_WORK REQUEST_
Starting with the line containing "body_size: 266" and going on through the line containing "Anti-fraud and anti-abuse", return the lines of the data below exactly, and only those.

(Collected data entries)
######

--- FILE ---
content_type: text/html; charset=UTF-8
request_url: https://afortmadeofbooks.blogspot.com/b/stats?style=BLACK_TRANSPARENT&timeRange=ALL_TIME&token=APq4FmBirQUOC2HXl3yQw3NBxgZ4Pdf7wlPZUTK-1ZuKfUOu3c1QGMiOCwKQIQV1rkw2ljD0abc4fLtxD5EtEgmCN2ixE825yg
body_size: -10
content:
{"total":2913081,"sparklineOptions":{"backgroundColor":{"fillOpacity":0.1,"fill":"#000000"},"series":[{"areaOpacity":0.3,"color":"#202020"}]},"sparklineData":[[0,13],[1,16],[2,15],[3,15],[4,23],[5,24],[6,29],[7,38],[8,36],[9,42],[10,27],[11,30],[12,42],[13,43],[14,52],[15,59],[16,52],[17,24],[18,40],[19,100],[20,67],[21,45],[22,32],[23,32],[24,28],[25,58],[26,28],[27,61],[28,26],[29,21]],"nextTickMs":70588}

######

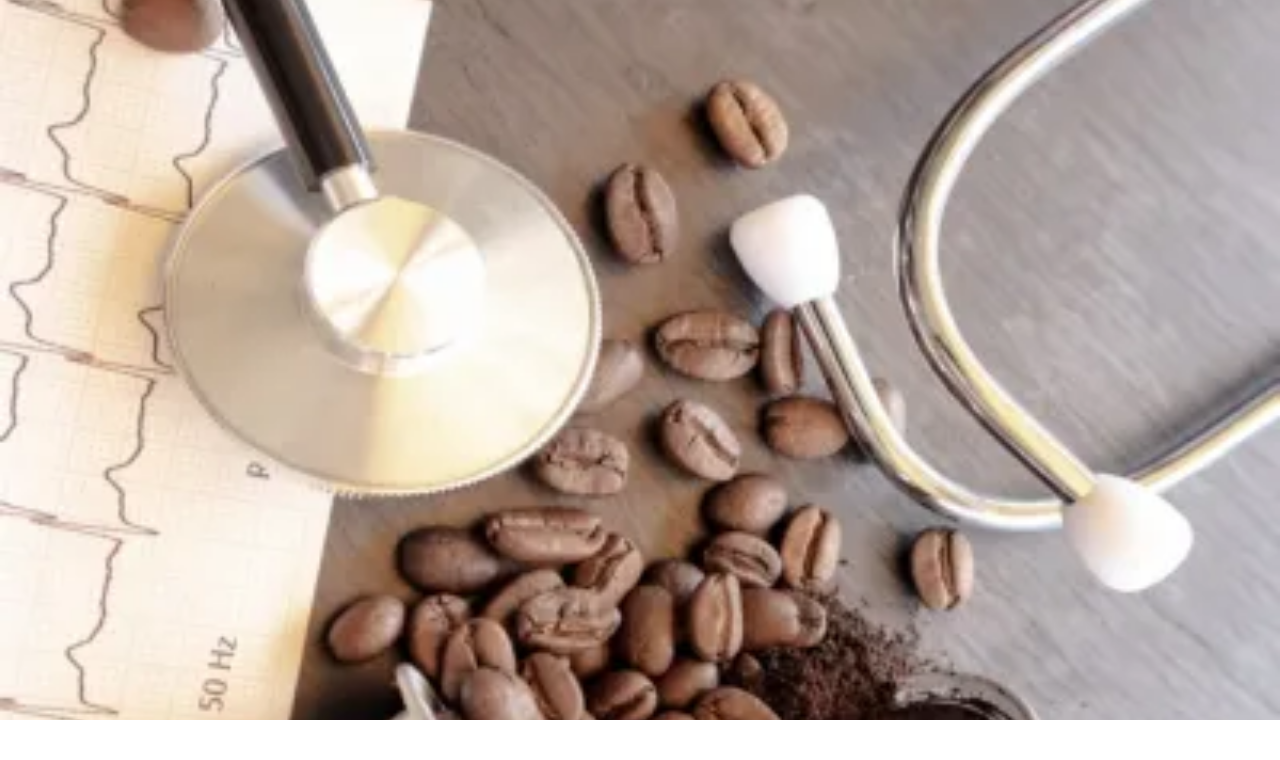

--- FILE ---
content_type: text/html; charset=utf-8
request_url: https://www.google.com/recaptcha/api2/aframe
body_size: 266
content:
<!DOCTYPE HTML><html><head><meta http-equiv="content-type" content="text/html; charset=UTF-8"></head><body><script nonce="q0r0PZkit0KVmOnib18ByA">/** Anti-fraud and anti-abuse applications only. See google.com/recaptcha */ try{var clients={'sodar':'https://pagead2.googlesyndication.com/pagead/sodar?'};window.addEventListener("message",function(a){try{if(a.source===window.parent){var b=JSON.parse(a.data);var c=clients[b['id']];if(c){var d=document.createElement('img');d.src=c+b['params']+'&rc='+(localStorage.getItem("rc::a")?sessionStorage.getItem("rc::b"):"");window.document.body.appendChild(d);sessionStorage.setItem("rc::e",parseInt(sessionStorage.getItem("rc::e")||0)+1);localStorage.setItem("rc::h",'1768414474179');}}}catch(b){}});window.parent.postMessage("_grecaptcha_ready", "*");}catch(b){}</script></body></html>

######

_RESPONSE_
body_size: 266
content:
<!DOCTYPE HTML><html><head><meta http-equiv="content-type" content="text/html; charset=UTF-8"></head><body><script nonce="q0r0PZkit0KVmOnib18ByA">/** Anti-fraud and anti-abuse applications only. See google.com/recaptcha */ try{var clients={'sodar':'https://pagead2.googlesyndication.com/pagead/sodar?'};window.addEventListener("message",function(a){try{if(a.source===window.parent){var b=JSON.parse(a.data);var c=clients[b['id']];if(c){var d=document.createElement('img');d.src=c+b['params']+'&rc='+(localStorage.getItem("rc::a")?sessionStorage.getItem("rc::b"):"");window.document.body.appendChild(d);sessionStorage.setItem("rc::e",parseInt(sessionStorage.getItem("rc::e")||0)+1);localStorage.setItem("rc::h",'1768414474179');}}}catch(b){}});window.parent.postMessage("_grecaptcha_ready", "*");}catch(b){}</script></body></html>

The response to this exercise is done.